AIファクトリーソリューションの代表例として、HPEとNVIDIAが共同開発したプライベート型AIプラットフォーム「HPE Private Cloud AI」が挙げられる。このプラットフォームでは、エンタープライズ向けの「Turnkey AI factory」に加え、サービスプロバイダーやモデル開発者向けの「AI factory at scale」、公共・金融・製薬といった機密性の高い業界向けの「Sovereign AI factory」を新たに追加した。その背景にあるのは、AIトレーニング市場の急速な拡大である。対象は一部の研究機関にとどまらず、企業のモデル開発者やサービスプロバイダー、公共・金融・製薬といった幅広い業界に広がっている。こうした変化に対応するため、ポートフォリオを拡充したという。
さらに、HPE Private Cloud AIでは、インターネット非接続のエアギャップ構成や、x86サーバーシリーズ「HPE ProLiant Compute Gen12」におけるNVIDIAの最新GPU「NVIDIA Blackwell」への対応を実現した。

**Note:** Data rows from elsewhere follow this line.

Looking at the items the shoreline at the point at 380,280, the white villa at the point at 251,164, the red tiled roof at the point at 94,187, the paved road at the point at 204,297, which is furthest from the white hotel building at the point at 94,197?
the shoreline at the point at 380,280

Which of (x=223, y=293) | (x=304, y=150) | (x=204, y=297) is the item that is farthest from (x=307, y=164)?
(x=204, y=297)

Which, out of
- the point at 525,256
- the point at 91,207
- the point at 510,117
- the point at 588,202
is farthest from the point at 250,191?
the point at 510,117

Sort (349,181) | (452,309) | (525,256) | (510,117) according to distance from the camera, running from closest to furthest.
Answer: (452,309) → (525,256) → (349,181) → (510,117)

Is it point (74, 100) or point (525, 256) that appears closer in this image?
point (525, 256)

データプラットフォームにおいては、AIワークロードに特化したオブジェクトストレージ「HPE Alletra Storage MP X10000」が注目される。6月に発表された「Release 2」では、メタデータ付与やベクトル化に加え、LLMとの自然言語による対話機能を備えた。さらに、MCPの組み込みも計画されている。中村氏は「MCPの組み込みによって、HPE Alletra Storage MP X10000を、AIを効果的に活用可能なストレージとして提供できるようになります。企業における強力なデータパイプラインの構築を支援し、AI活用の加速を後押ししていきたいですね」と力強く語った。